Top of Given text

2000 Team Rocket 1st Edition Dark Charizard BGS Pristine 10 Pop 2 sells for $33,480 at Goldin. See what this key WotC Pokémon sale means for collectors.

Feb 16, 20268 min read
2000 Pokemon Team Rocket 1st Edition Holo #4 Dark Charizard - BGS PRISTINE 10 - Pop 2

Sold Card

2000 Pokemon Team Rocket 1st Edition Holo #4 Dark Charizard - BGS PRISTINE 10 - Pop 2

Sale Price

$33,480.00

Platform

Goldin

2000 Pokémon Team Rocket 1st Edition Holo #4 Dark Charizard – BGS Pristine 10 – Pop 2

On February 16, 2026, Goldin auctioned a 2000 Pokémon Team Rocket 1st Edition Holo #4 Dark Charizard graded BGS Pristine 10 for $33,480. For vintage Pokémon collectors, this is one of the most important non‑Base Set Charizard cards, and in this grade it sits at the very top of the population.

Bottom of Given text

§ Required work:
a: Can you duplicate the Dark Charizard sale write-up from "2000 Team Rocket" down to "means for collectors."?
b: Answer these about the Dark Charizard sale write-up:
(i) Which platform sold the card?
(ii) What grade did the card receive?
(iii) On what date was the card auctioned?
c: Will you carry on the Dark Charizard sale write-up past its last sentence?

Top of Data section

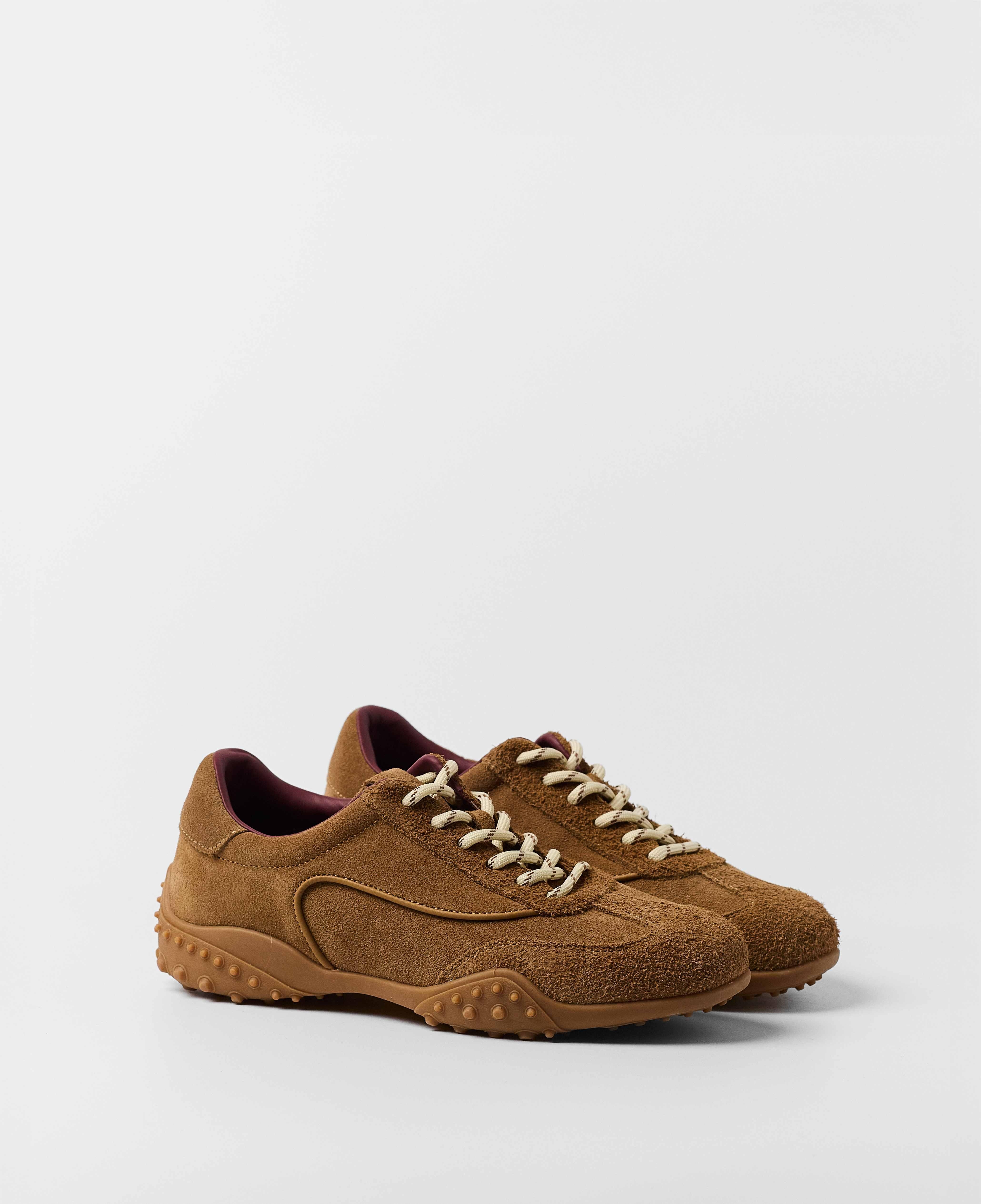 Zapatillas deportivas de mujer de cordones en ante - Mim - Camel Camel-2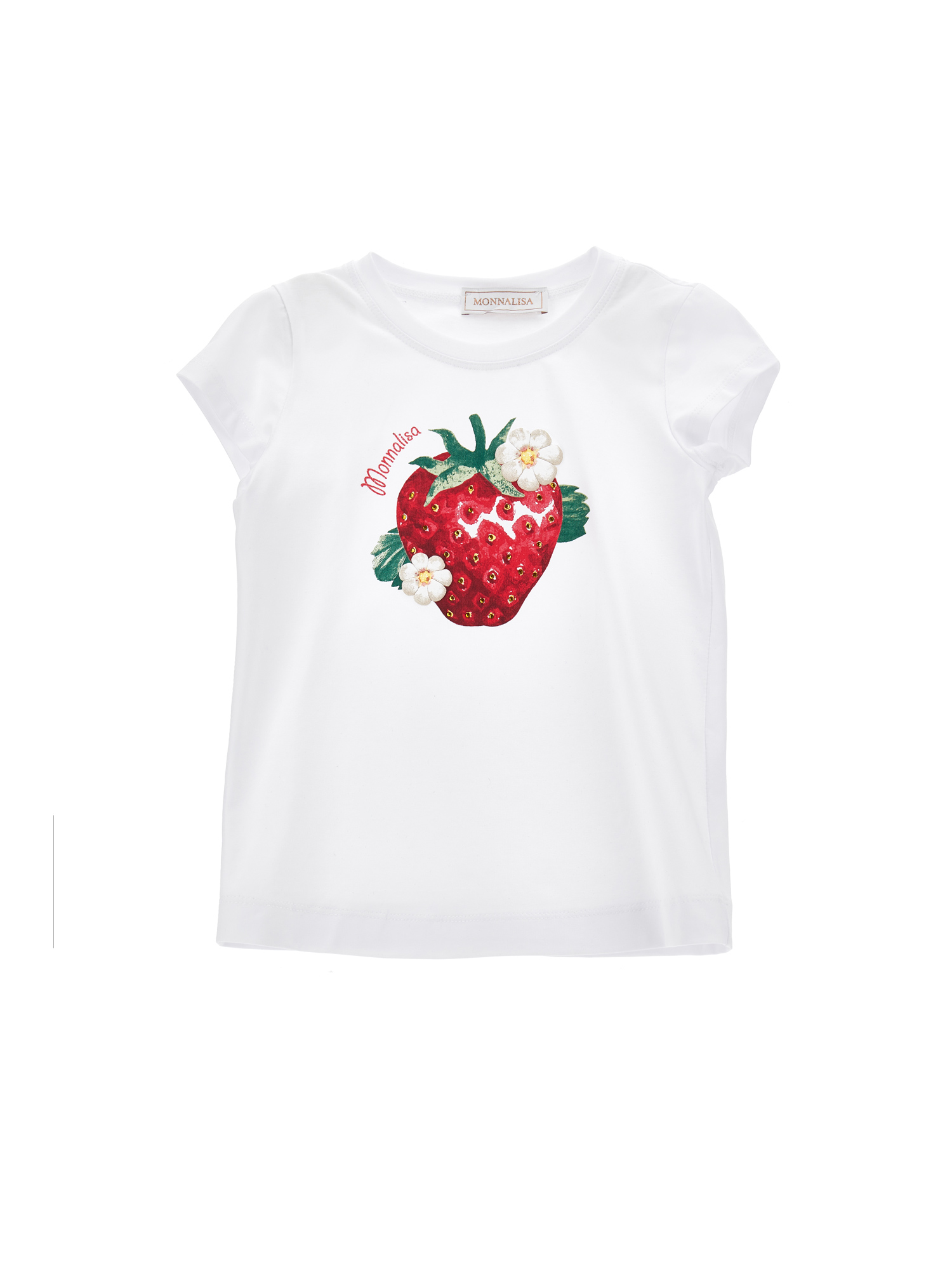 Monnalisa Teen Girls White Strawberry Cotton T-shirt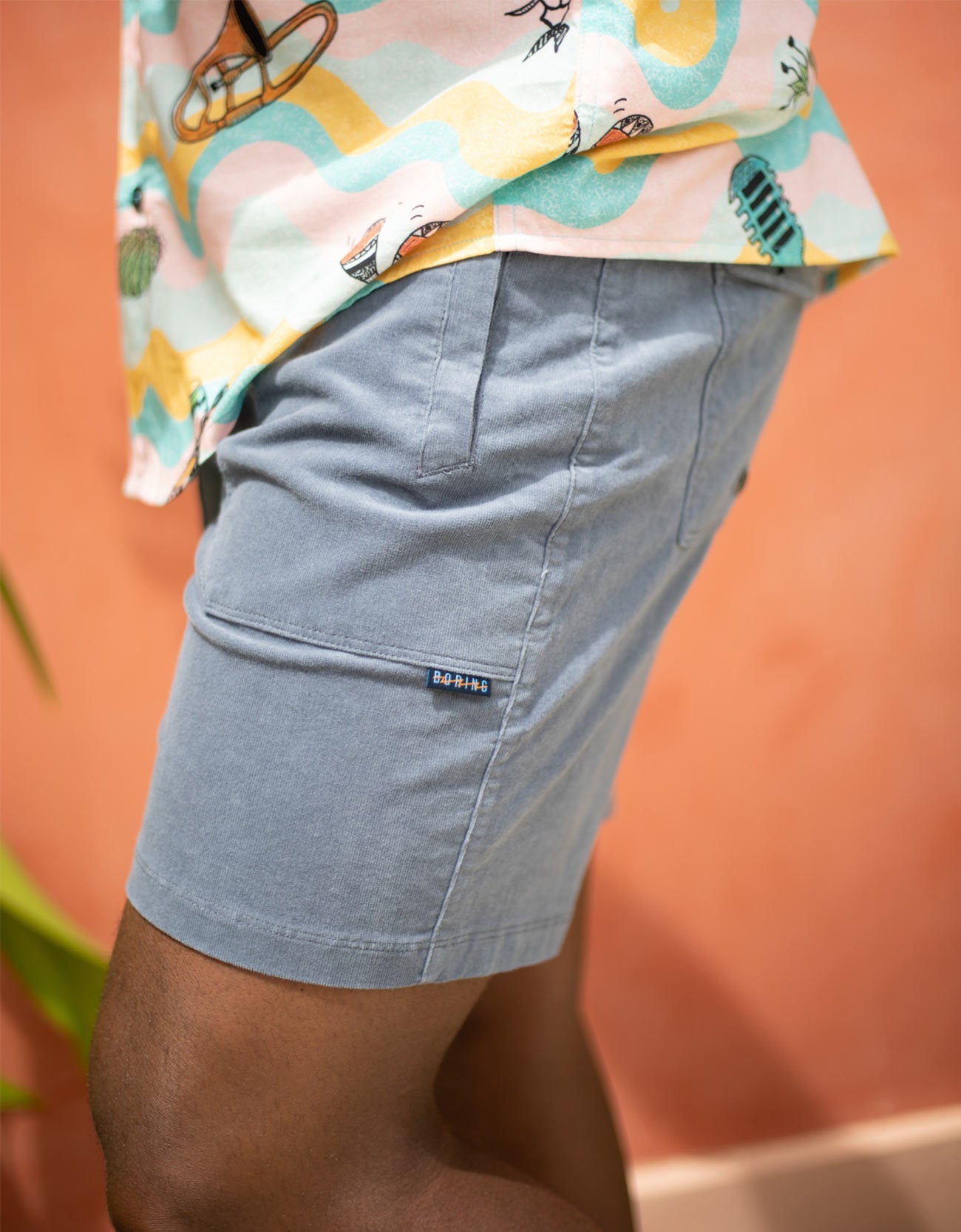 ARROYO 7" INSEAM STRETCH CORDUROY WALKSHORTS - STEEL BLUE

Bottom of Data section

§ Per-task outputs:
a:
2000 Team Rocket 1st Edition Dark Charizard BGS Pristine 10 Pop 2 sells for $33,480 at Goldin. See what this key WotC Pokémon sale means for collectors.

b:
(i) Goldin
(ii) BGS Pristine 10
(iii) February 16, 2026

c:
In this post, we’ll break down what this card is, why the grade matters so much, and how this Goldin sale fits into the broader market for Dark Charizard and early‑era Pokémon holos.

Card breakdown: what exactly sold?

  • Character: Charizard ("Dark Charizard")
  • Year: 2000
  • Set: Pokémon Team Rocket (English)
  • Edition: 1st Edition
  • Card number: #4
  • Card type: Holographic rare
  • Key issue: First appearance of Dark Charizard in English, a core chase card from Team Rocket
  • Era: Early WotC (Wizards of the Coast) vintage Pokémon
  • Grading company: Beckett Grading Services (BGS)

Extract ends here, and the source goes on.